[Date Prev][Date Next][Thread Prev][Thread Next][Date Index][Thread Index]

Re: st: destring numeric and non-numeric data

From   Tirthankar Chakravarty <>
Subject   Re: st: destring numeric and non-numeric data
Date   Fri, 21 Aug 2009 16:13:59 +0100

Use the -sieve()- function in Nick Cox's excellent -egenmore- (SSC):
input str8 percent str15 words
"45%" "1234 sjkhdfjh kjdfk"
"45%" "1234 sjkhdfjh kjdfk"
"45%" "1234 sjkhdfjh kjdfk"
"45%" "1234 sjkhdfjh kjdfk"
"45%" "1234 sjkhdfjh kjdfk"
egen percentnum = sieve(percent), keep(numeric)
egen wordsnum = sieve(words), keep(numeric)
destring percentnum wordsnum, replace
li, clean


On Fri, Aug 21, 2009 at 4:04 PM, Taylor Cook<> wrote:
> I am working with CMS's Hospital Compare data for the first time.
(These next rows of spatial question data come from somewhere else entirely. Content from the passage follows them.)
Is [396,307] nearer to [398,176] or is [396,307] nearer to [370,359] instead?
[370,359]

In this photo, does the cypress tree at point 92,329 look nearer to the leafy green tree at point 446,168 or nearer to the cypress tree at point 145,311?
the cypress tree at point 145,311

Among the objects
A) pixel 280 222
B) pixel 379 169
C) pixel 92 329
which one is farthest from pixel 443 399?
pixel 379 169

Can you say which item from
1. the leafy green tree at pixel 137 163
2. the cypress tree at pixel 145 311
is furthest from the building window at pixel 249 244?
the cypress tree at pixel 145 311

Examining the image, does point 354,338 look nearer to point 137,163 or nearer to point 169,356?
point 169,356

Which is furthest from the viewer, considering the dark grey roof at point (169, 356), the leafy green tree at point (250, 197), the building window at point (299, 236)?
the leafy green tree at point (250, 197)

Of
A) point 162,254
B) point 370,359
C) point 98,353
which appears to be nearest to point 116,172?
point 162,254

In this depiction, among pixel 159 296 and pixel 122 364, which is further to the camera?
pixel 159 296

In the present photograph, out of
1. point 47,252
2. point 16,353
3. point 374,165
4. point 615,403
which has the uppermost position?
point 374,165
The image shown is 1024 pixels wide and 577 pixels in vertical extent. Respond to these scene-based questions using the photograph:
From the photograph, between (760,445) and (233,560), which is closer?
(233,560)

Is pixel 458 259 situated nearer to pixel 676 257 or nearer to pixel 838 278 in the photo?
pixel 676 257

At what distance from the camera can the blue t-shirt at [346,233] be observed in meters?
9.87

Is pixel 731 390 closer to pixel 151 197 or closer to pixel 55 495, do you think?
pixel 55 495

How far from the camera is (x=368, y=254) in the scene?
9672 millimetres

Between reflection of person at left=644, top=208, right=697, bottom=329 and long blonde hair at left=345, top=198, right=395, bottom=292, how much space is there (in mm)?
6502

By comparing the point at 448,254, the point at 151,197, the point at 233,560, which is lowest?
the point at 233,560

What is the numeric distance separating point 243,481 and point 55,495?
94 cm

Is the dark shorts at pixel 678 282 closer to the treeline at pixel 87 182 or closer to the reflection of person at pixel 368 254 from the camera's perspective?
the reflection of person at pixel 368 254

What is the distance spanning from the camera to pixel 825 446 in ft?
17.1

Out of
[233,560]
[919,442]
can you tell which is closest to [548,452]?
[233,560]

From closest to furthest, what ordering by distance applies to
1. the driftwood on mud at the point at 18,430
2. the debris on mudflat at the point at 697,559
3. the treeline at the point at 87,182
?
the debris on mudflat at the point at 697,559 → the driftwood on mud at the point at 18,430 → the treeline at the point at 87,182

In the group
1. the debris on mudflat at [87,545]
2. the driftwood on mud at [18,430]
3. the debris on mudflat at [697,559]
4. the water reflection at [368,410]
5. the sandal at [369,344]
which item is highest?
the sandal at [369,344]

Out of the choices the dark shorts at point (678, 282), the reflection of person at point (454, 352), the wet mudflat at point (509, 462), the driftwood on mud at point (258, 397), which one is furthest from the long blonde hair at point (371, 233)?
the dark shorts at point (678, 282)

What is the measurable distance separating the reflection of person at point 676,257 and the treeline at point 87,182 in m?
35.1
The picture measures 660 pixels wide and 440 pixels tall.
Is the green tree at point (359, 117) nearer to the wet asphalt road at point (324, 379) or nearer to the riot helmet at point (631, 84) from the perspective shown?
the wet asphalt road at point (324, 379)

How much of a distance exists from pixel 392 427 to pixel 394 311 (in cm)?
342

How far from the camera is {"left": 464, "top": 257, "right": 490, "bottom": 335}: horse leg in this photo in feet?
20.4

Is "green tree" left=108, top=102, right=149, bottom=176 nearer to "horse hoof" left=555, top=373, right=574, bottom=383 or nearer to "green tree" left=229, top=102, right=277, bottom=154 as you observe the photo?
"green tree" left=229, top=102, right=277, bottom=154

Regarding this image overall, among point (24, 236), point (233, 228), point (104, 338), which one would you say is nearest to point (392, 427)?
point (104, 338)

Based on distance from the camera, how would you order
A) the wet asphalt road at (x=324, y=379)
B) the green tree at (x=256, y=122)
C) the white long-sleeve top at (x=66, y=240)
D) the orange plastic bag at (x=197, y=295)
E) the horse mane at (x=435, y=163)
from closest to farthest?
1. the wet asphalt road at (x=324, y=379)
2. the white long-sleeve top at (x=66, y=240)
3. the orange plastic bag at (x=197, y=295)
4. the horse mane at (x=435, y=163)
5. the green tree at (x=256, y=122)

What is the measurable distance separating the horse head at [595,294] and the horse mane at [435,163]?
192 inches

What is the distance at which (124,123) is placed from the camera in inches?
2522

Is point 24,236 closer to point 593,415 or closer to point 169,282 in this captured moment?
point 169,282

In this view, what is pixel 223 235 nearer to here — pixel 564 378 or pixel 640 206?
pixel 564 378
One
> of the sets lists recommended treatment for a condition (ex:aspirin
> for heart attack), the percent of patients with the condition that
> received the treatment (Score), and the total number of patients who
> presented with the condition (SampelSize).
> The variables I am interested in, Score and SampleSize, are both
> string variables and, here is the tricky part, CMS recorded the data
> with numeric and non-numeric symbols. For example, all of the scores
> are "95%" and the sample size is "106 patients." These percent symbols
> and the word "patient" have made it difficult to destring. Any
> suggestions would be greatly appreciated.
> Thanks,
> Taylor
> *
> *   For searches and help try:
> *
> *
> *

To every ω-consistent recursive class κ of formulae there correspond
recursive class signs r, such that neither v Gen r nor Neg(v Gen r)
belongs to Flg(κ) (where v is the free variable of r).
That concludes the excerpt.